Two words when said aloud can define a generation of NBA basketball history and are forever symbiotically associated to the player who has inspired countless other’s by his play, his poise, his competitive motivation and tenacity on and off the court. Those 2 words are ‘Air Jordan’, and the player is none other than his airness Michael Jordan, arguably the greatest basketball player to ever lace up his signature shoes and step on a basketball court. 6-time NBA champion and 6-time NBA Finals MVP, 5-time MVP, 14 time all star and the list goes on and on.
Subsequently, these same 2 words can define a generation of fashion trends that has gone on to generate billions of dollars in revenue since stepping onto the court for his rookie season in 1984.
But Air written by Alex Convery and directed by writer-director-actor Ben Affleck in his 5th turn as director-actor doesn’t point the lens on the 6-foot 6-inch guard from North Carolina that hits buzzer beaters, played with extreme bouts of the flu, and soared through the air in slow motion, almost stopping time in the process. No, Michael Jordan doesn’t even show his face outside of archival footage of the greatness that he would become after getting drafted from the Chicago Bulls as the 3rd pick.

===

Written task:
Can you carry on the review of the film Air, picking up right after its final sentence? These records were taken from a different source.

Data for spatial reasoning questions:

===

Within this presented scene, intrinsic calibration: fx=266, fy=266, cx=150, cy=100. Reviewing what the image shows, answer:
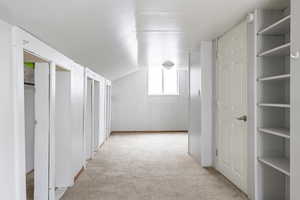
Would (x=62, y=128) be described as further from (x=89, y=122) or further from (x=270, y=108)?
(x=270, y=108)

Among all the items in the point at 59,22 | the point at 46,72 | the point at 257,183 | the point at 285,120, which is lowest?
the point at 257,183

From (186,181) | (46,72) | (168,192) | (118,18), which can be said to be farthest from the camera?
(186,181)

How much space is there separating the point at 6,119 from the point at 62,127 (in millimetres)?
1631

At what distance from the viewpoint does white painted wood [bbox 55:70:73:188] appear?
3555mm

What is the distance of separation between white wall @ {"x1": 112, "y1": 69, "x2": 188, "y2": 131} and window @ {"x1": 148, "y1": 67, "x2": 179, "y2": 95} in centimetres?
18

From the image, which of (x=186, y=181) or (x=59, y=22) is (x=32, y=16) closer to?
(x=59, y=22)

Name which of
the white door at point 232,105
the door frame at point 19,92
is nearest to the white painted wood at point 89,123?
the white door at point 232,105

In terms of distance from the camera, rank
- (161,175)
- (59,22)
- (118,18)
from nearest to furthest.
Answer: (59,22) → (118,18) → (161,175)

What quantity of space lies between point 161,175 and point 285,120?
6.61 ft
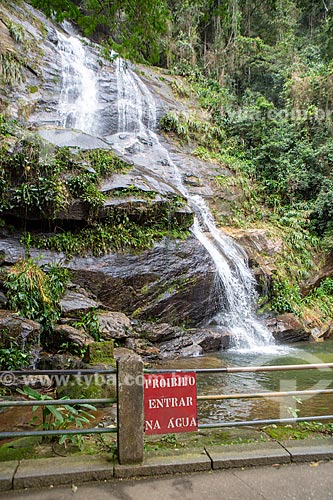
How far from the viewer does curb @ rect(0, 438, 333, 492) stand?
2893 mm

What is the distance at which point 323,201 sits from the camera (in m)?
16.3

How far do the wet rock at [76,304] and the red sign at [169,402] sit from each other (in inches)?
209

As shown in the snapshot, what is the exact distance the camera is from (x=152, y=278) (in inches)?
388

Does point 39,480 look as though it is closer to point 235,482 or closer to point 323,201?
point 235,482

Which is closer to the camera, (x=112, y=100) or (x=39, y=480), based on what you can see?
(x=39, y=480)

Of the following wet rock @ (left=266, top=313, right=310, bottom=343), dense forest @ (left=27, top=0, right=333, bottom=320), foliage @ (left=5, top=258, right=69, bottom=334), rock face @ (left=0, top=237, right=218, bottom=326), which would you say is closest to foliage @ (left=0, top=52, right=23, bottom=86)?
dense forest @ (left=27, top=0, right=333, bottom=320)

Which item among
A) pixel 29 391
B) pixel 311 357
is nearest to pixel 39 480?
pixel 29 391

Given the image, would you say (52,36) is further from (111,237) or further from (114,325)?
(114,325)

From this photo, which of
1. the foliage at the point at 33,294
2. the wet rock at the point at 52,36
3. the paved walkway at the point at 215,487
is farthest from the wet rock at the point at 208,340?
the wet rock at the point at 52,36

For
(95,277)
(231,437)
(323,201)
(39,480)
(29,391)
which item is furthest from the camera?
(323,201)

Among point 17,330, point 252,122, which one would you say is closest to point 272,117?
point 252,122

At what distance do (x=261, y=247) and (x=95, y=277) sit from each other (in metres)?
7.25

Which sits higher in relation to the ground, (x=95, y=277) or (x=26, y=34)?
(x=26, y=34)

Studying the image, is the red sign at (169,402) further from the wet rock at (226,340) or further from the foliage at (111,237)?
the wet rock at (226,340)
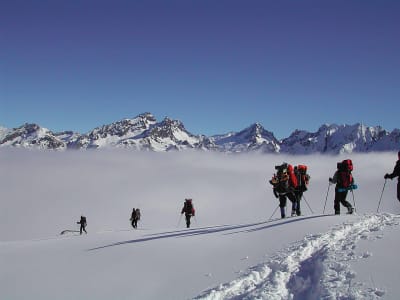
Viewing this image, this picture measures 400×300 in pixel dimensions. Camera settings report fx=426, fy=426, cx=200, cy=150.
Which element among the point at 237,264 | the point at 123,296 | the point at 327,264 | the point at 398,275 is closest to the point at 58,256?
the point at 123,296

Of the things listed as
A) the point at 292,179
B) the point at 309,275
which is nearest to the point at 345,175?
the point at 292,179

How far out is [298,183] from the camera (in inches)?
758

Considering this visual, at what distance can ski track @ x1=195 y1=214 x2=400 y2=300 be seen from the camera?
830cm

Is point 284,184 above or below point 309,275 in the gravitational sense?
above

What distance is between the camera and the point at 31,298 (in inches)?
430

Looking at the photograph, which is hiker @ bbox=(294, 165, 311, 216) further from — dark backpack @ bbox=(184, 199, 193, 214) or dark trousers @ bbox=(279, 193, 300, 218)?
dark backpack @ bbox=(184, 199, 193, 214)

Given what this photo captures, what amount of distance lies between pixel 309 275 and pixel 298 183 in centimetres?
1015

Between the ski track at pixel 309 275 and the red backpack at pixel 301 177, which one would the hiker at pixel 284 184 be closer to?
the red backpack at pixel 301 177

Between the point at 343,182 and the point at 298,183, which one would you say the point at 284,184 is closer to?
the point at 298,183

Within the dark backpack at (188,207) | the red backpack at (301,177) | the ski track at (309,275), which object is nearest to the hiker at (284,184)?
the red backpack at (301,177)

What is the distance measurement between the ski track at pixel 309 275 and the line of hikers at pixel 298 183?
16.5 feet

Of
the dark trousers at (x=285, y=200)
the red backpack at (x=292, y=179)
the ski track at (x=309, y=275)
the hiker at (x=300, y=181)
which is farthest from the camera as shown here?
the hiker at (x=300, y=181)

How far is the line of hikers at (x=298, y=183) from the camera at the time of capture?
1684cm

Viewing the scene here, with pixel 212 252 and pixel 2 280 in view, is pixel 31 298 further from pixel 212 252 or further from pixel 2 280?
pixel 212 252
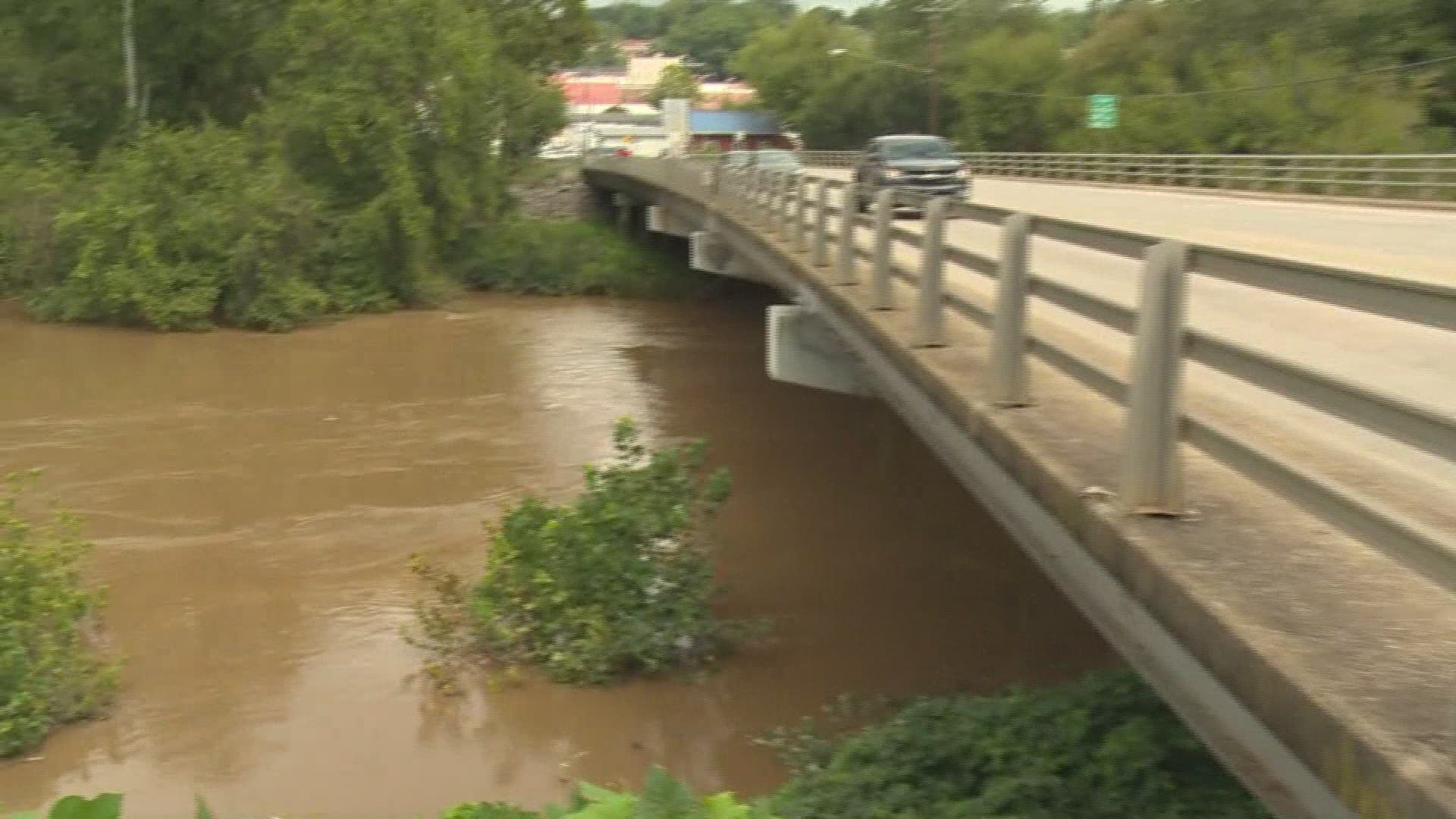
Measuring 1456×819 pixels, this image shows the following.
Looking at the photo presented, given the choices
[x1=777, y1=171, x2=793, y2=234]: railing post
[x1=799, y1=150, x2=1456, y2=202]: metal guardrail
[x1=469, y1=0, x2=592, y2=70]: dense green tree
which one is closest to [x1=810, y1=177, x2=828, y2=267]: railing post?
[x1=777, y1=171, x2=793, y2=234]: railing post

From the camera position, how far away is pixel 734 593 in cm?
1255

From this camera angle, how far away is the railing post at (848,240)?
11.4 m

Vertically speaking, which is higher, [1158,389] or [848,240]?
[848,240]

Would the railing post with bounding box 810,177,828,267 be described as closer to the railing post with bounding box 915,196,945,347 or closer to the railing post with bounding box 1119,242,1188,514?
the railing post with bounding box 915,196,945,347

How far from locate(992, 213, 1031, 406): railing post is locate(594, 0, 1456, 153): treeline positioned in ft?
122

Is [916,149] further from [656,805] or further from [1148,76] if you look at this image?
[1148,76]

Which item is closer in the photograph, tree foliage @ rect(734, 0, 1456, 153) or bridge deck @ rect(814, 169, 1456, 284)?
bridge deck @ rect(814, 169, 1456, 284)

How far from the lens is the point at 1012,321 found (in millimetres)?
6453

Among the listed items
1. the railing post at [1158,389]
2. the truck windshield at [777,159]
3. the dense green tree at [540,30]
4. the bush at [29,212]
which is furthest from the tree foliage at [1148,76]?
the railing post at [1158,389]

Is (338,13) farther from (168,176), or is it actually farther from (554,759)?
(554,759)

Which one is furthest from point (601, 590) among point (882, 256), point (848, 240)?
point (848, 240)

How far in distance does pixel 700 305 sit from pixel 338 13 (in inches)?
451

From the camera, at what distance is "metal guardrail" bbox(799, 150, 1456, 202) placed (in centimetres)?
2444

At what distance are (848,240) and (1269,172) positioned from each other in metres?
25.4
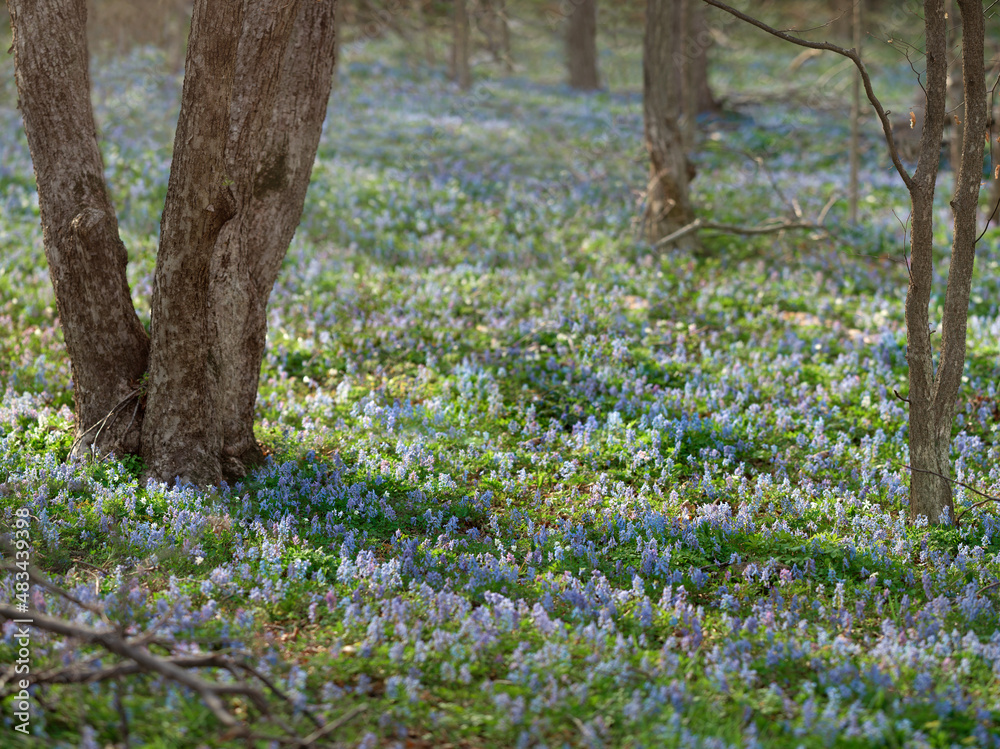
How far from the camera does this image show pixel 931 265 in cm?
500

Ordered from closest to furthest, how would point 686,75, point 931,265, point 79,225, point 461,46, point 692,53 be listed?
point 931,265, point 79,225, point 686,75, point 692,53, point 461,46

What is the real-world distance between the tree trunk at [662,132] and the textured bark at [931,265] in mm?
6235

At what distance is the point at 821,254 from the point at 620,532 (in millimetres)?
7893

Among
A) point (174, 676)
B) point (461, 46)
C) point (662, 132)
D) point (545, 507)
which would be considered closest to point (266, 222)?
point (545, 507)

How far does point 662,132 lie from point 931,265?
668 centimetres

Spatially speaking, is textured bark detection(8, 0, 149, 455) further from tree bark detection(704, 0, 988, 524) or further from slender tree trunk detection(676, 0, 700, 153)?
slender tree trunk detection(676, 0, 700, 153)

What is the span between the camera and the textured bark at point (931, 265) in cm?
490

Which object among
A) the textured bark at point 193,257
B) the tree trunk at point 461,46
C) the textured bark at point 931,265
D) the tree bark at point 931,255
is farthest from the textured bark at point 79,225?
the tree trunk at point 461,46

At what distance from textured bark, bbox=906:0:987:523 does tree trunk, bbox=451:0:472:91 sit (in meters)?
18.0

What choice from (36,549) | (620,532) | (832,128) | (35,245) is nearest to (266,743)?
(36,549)

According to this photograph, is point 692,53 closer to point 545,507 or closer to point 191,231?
point 545,507

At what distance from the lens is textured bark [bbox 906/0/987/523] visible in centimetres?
490

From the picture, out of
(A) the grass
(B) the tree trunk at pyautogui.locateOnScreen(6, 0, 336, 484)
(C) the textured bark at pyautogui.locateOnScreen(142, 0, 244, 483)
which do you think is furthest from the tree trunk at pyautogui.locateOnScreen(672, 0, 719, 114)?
(C) the textured bark at pyautogui.locateOnScreen(142, 0, 244, 483)

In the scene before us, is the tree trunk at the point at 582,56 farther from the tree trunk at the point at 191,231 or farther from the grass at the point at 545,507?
the tree trunk at the point at 191,231
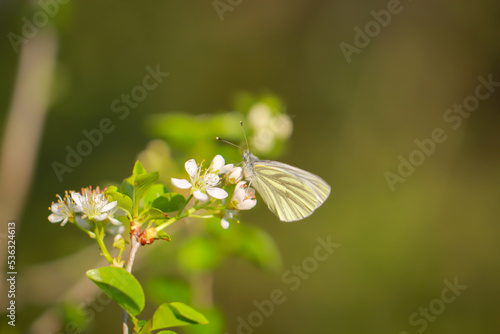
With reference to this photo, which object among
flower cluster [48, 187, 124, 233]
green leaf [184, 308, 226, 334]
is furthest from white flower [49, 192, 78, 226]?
green leaf [184, 308, 226, 334]

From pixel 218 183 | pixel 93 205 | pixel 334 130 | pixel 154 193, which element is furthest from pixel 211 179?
pixel 334 130

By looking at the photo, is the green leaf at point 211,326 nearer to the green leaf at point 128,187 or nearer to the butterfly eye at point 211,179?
the butterfly eye at point 211,179

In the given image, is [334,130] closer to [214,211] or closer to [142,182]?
[214,211]

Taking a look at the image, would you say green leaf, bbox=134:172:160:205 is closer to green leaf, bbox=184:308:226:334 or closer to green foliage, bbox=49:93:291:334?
green foliage, bbox=49:93:291:334

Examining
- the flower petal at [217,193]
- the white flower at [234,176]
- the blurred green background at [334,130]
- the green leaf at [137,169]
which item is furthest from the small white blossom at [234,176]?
the blurred green background at [334,130]

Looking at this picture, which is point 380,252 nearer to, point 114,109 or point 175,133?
point 114,109

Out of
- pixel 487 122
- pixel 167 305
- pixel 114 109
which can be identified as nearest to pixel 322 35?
pixel 487 122
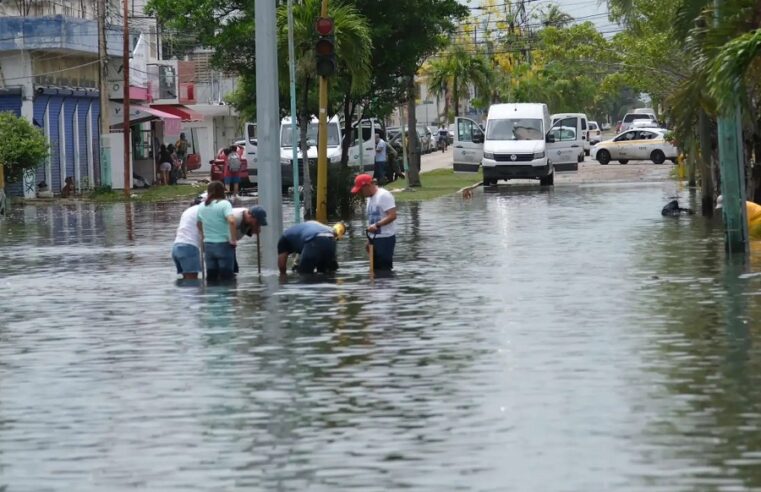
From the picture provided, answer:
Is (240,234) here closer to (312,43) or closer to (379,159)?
(312,43)

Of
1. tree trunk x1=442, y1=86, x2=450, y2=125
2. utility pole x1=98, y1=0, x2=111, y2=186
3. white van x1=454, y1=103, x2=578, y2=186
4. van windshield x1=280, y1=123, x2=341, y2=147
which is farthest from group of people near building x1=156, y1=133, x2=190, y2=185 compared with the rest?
tree trunk x1=442, y1=86, x2=450, y2=125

===

Result of this exercise:
Instead, Air focuses its lens on a workplace drama at the headquarters of the Nike corporation in Beaverton, Oregon. The less Michael is seen walking alongside his parents and towering over the corporate executives at Nike, Adidas and Converse in the bidding war to sign Jordan the better off Air is. It would be a distraction to the the narrative that Affleck is so keenly locked in on – the politics of the office space and the chess match maneuvering it takes to land a contract of this magnitude.
As the audience, we already know the outcome of the story being told. It’s no spoiler but obviously Michael Jordan didn’t sign with Adidas or Converse in 1984. What Convery and Affleck do instead is center their film around the tense risk taking, the small details and frantic negotiations to court Michael away from the competition with a goose egg of a basketball division. Up to this point, Nike has made its legacy selling running sneakers, carving up sporting events like the Olympics. Leading the way to signing Michael is Sonny Vacarro (Matt Damon), Rob Strasser (Jason Bateman), Howard White (Chris Tucker), and Phil Knight (Ben Affleck).
All of whom play a significant role in the signing which happens to go through the two single most important people in Air, James Jordan Sr. (Julius Tennon) and Deloris Jordan (Viola Davis). I would argue the most important person in Air besides Deloris is Peter Moore (Matthew Maher) the architect in designing the Jordan 1 silhouette, the Air Jordan logo, and the Jumpman logo among other achievements. Without the prototype to showcase what Nike can offer in the emotional climax, none of this could have happened and another competing brand would have closed the deal with Deloris and James.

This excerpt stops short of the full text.